>> START RECORDS FOR THE TASK

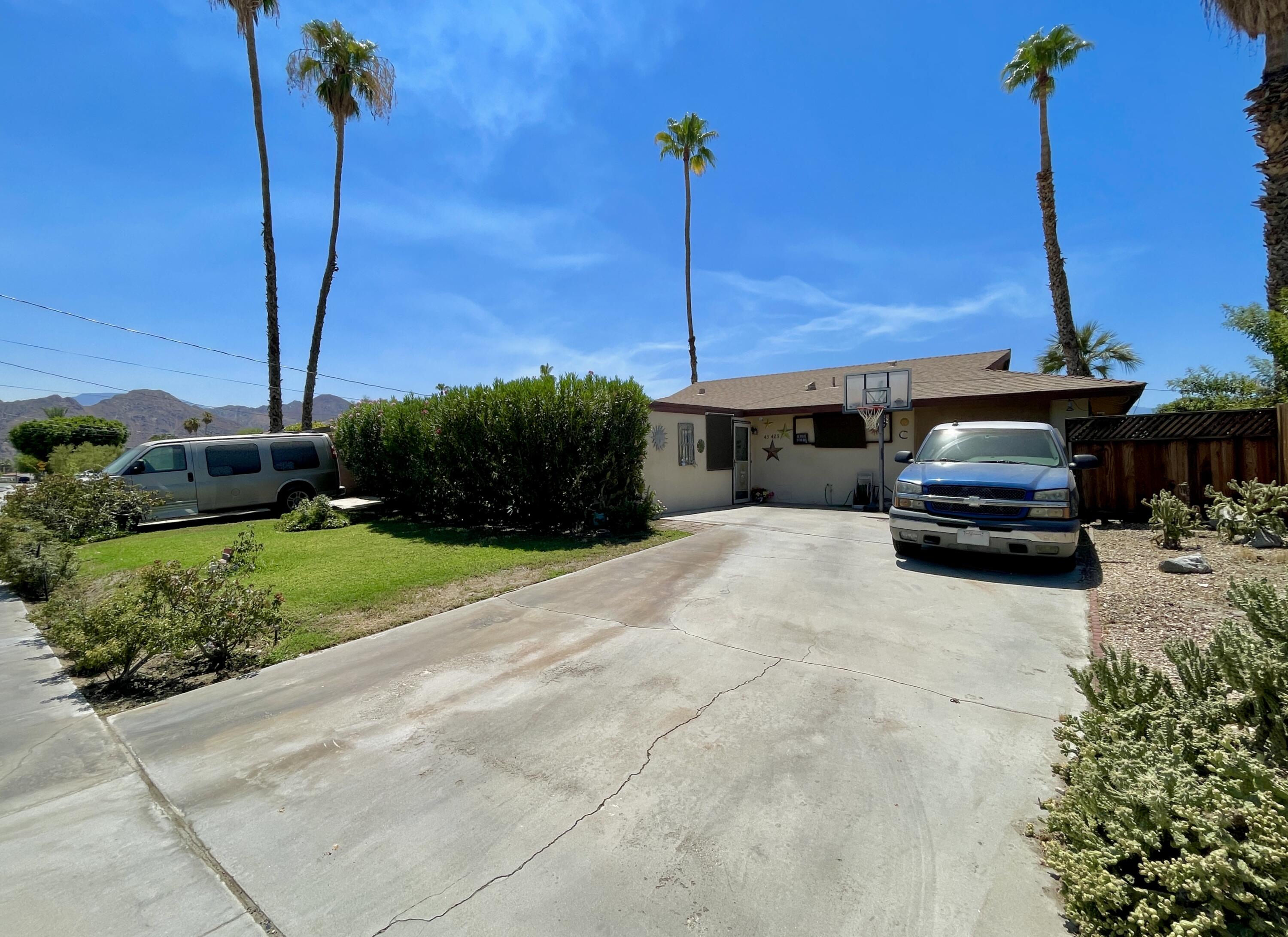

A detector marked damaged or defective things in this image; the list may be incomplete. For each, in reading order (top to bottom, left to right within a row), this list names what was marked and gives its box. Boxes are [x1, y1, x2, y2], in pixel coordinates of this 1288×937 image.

driveway crack [368, 652, 783, 927]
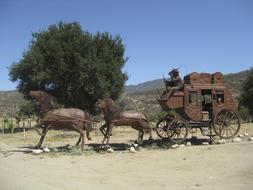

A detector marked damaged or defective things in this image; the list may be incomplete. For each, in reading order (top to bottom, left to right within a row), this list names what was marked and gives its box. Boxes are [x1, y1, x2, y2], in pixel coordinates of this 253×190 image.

rusted metal horse [29, 90, 92, 150]
rusted metal horse [96, 98, 153, 145]
rusted stagecoach body [156, 72, 241, 143]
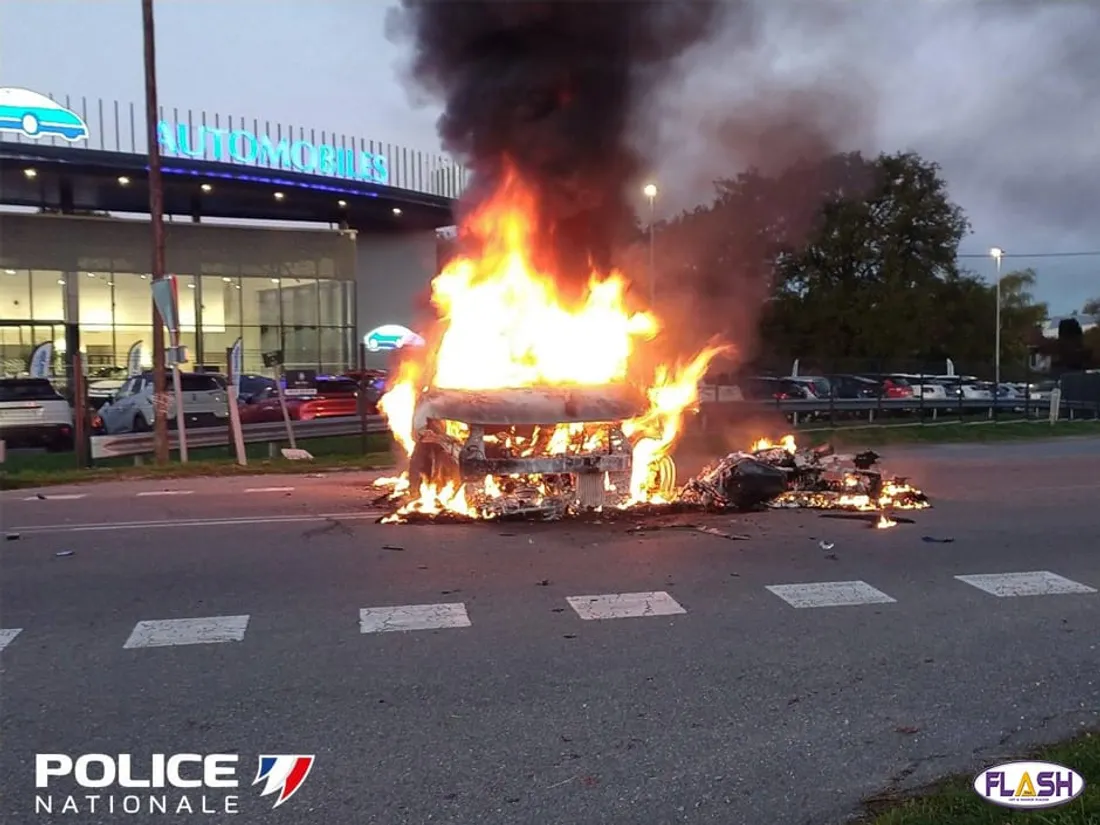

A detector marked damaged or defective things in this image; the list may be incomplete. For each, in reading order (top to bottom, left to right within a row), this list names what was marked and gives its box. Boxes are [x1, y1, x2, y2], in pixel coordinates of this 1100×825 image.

charred debris on road [376, 440, 928, 530]
white painted pavement patch [356, 602, 468, 638]
white painted pavement patch [567, 594, 686, 620]
white painted pavement patch [765, 585, 893, 611]
white painted pavement patch [950, 572, 1095, 598]
white painted pavement patch [0, 629, 23, 655]
white painted pavement patch [123, 616, 250, 651]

>> END RECORDS FOR THE TASK

Please copy every line of the records above word for word, leaving out the pictures.

A detector marked damaged or defective things in this image; the list may be incomplete. For each, in reading order (top to bottom, left to right within a row), this list names what was marked and gives its box. Boxes are [x1, y1, x2, y2], in pixel coordinates of this 1288×937 image.

driveway crack [368, 652, 783, 927]

A detector marked damaged or defective things in this image; the list may be incomplete. For each, in reading order (top to bottom, left to right within a row), this list names what was marked and gives its box. Boxes are [x1, y1, x2, y2], in pixel coordinates of this 253×190 image.

rusted metal horse [29, 90, 92, 150]
rusted metal horse [96, 98, 153, 145]
rusted stagecoach body [156, 72, 241, 143]

A detector marked damaged or defective things in this image; the list may be incomplete. For each, in reading order (top to bottom, left to right within a row), this list names what was marked and gives its box. Boxes are [x1, y1, x2, y2], in pixel coordinates of this 1100×825 image.

charred debris on road [376, 440, 928, 530]
white painted pavement patch [356, 602, 468, 638]
white painted pavement patch [567, 594, 686, 620]
white painted pavement patch [765, 585, 893, 611]
white painted pavement patch [950, 572, 1095, 598]
white painted pavement patch [0, 629, 23, 655]
white painted pavement patch [123, 616, 250, 651]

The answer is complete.